WRITTEN PROBLEM :: Please replace "dog's" with "puppy's" in the lines from the line with "From closest through" up to and including the line with "389 millimetres", and give back only those lines with everything else left unchanged.

-- START DATA SECTION --

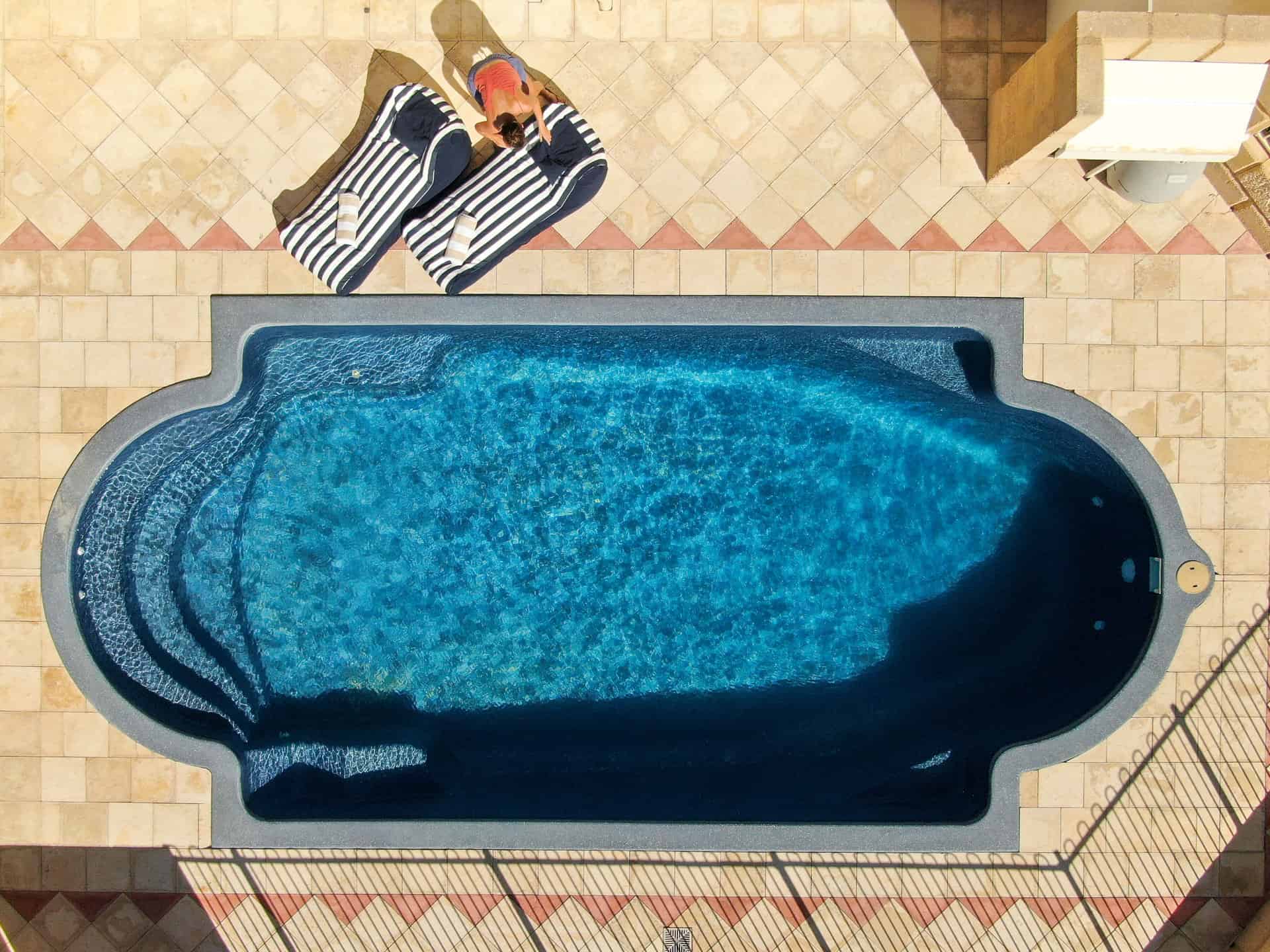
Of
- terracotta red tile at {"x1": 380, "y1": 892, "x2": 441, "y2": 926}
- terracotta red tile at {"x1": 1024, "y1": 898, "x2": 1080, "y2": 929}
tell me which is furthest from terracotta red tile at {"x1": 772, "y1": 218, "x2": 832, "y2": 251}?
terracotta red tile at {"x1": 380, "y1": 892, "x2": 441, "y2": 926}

-- END DATA SECTION --
-- START DATA SECTION --

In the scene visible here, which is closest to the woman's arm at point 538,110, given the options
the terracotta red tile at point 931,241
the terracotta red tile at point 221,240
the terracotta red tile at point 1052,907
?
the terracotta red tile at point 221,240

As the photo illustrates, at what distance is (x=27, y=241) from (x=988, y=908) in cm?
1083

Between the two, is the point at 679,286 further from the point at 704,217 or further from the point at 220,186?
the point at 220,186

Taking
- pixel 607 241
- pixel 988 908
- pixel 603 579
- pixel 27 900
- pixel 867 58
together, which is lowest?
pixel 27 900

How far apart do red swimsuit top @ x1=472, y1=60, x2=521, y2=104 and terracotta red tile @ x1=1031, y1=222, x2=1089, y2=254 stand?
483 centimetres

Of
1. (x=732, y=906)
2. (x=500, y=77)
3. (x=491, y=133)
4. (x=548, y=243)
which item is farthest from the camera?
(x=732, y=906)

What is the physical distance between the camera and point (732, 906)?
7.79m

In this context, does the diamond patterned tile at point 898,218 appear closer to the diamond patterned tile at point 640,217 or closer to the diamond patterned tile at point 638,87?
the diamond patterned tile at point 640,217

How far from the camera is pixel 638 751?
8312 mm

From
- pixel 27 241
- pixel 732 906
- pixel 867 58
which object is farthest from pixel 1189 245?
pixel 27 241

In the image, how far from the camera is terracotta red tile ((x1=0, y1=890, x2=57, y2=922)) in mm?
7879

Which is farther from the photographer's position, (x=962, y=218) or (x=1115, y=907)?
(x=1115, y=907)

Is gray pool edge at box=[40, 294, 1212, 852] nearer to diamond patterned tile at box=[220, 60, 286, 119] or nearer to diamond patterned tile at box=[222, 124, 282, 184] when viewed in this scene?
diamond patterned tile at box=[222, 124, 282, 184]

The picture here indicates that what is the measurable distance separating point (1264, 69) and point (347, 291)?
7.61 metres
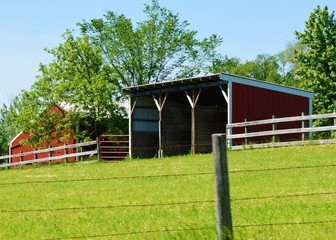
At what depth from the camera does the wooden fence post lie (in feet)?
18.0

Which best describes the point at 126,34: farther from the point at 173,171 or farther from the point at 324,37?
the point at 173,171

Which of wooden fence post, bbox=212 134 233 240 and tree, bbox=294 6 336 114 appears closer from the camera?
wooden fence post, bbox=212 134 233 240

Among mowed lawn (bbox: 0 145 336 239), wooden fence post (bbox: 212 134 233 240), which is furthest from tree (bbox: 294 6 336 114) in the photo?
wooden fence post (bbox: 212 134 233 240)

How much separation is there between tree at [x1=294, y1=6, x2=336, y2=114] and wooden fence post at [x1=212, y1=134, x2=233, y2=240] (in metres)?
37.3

-- END DATA SECTION --
-- START DATA SECTION --

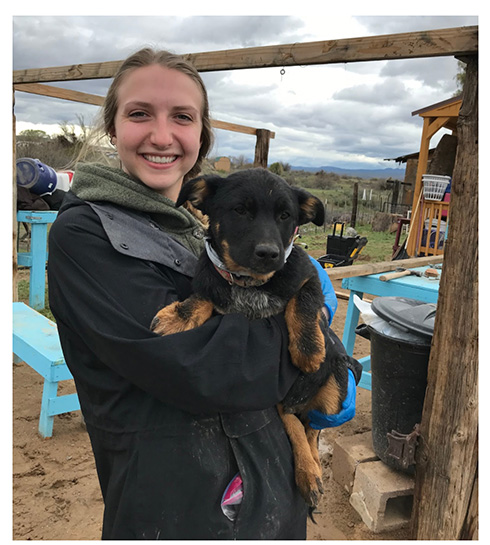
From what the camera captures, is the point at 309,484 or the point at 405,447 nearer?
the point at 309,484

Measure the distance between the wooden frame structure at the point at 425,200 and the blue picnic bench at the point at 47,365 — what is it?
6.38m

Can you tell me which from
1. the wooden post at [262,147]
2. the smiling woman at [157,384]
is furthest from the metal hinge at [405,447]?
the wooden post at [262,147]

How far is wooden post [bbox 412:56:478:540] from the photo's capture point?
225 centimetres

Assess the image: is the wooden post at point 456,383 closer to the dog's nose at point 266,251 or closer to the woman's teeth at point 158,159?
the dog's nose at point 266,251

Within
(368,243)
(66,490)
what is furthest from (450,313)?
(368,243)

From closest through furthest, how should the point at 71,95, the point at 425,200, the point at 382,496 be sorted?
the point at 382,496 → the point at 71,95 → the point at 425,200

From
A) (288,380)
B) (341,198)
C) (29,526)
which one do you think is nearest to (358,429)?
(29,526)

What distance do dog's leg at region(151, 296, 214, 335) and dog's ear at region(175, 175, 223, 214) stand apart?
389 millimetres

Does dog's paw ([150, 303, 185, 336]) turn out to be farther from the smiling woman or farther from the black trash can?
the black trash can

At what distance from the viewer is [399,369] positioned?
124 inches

-- END DATA SECTION --

ANSWER FOR THIS EXERCISE ::
From closest through furthest, how should the point at 71,95, the point at 425,200, the point at 382,496 be sorted?
the point at 382,496 → the point at 71,95 → the point at 425,200

From
A) (288,380)
B) (341,198)
C) (29,526)
which one do you think is nearest to (358,429)?
(29,526)

What distance do puppy's leg at region(151, 296, 214, 335) and puppy's ear at region(175, 175, 223, 214) stand apart?
389 millimetres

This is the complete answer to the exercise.